Introduction In the current system of providing medical aid to wounded servicemen, along with the conservative primary surgical treatment and minimally invasive extrafocal fixation, high-tech surgical interventions of considerable complexity with the use of additive and tissue-engineering technologies have been coming to the forefront. It is necessary to determine their place in the current algorithm of limb bone defect management, which was the substantiation of our study.

The purpose of the study was to improve the algorithm for selecting a treatment method for patients with associated gunshot defects of the forearm based on the literature and clinical observations.

Materials and Methods We analyzed scientific articles in PubMed and Scientific Electronic Library (eLIBRARY.ru) platforms, published from 2004 to 2024, on the basis of which we could refine the algorithm of treatment method selection for patients with associated gunshot defects of the forearm. The developed algorithm was used to treat 178 patients with gunshot fractures of the forearm.
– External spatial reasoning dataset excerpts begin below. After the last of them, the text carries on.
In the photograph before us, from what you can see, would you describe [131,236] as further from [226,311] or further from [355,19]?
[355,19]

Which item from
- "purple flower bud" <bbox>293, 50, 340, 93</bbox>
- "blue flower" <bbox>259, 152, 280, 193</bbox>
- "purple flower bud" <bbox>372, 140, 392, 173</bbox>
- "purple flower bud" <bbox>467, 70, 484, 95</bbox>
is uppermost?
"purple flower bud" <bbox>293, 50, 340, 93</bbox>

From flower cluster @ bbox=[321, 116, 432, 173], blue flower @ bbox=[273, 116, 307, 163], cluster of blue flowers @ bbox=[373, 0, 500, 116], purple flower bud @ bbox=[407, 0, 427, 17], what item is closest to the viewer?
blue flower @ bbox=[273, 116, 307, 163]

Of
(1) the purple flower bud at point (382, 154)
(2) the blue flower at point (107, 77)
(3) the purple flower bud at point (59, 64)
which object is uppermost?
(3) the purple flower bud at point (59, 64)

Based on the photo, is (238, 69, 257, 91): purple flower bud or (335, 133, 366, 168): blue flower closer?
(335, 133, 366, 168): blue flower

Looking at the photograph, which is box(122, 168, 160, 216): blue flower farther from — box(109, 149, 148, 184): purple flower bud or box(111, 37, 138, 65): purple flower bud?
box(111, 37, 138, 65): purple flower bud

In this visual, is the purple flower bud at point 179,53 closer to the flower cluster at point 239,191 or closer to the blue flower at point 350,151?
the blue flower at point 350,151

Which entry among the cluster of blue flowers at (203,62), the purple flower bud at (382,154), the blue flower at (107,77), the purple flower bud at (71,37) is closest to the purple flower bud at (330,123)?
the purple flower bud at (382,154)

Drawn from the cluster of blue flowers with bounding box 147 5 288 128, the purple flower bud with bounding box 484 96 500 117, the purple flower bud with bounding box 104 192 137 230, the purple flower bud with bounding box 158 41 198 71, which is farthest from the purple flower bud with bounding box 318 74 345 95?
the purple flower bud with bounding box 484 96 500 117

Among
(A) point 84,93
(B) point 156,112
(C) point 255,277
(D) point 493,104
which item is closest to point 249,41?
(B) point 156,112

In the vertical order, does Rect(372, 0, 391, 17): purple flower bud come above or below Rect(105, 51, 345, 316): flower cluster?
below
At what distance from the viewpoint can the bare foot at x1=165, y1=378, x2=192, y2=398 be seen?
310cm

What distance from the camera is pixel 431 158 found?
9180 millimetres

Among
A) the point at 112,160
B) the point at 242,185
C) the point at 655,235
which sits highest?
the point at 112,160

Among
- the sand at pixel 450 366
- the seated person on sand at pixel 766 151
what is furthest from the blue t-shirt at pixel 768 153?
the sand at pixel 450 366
Results The review of the literature established the main provisions and principles that are applied in the reconstruction of the forearm with an associated defect. When choosing the method of bone defect management, a great number of authors tend to build a “reconstructive ladder”, moving from less severe (one bone) and extended defects (small defect up to 2 cm) to more complex (both bones) and massive defect (more than 10 cm). Upon having considered the revealed regularities, we improved the algorithm of surgical treatment of the latter, which is based on two classification principles: defect extention and location. Reconstruction of the forearm as a dynamic system after diaphyseal fractures requires consider the state of the radioulnar joint. The function of the latter depends on the length ratio of the radius and ulna bones. Therefore, we substantiated small (up to 2 cm) forearm bone defects that can be managed by simple surgical methods. Another fundamental addition to the algorithm was the allocation of a patients’ group with a defect of one forearm bone and a fracture of the other bone (defect-fracture); this combination allows avoiding complex surgical methods for reconstruction and use segment shortening.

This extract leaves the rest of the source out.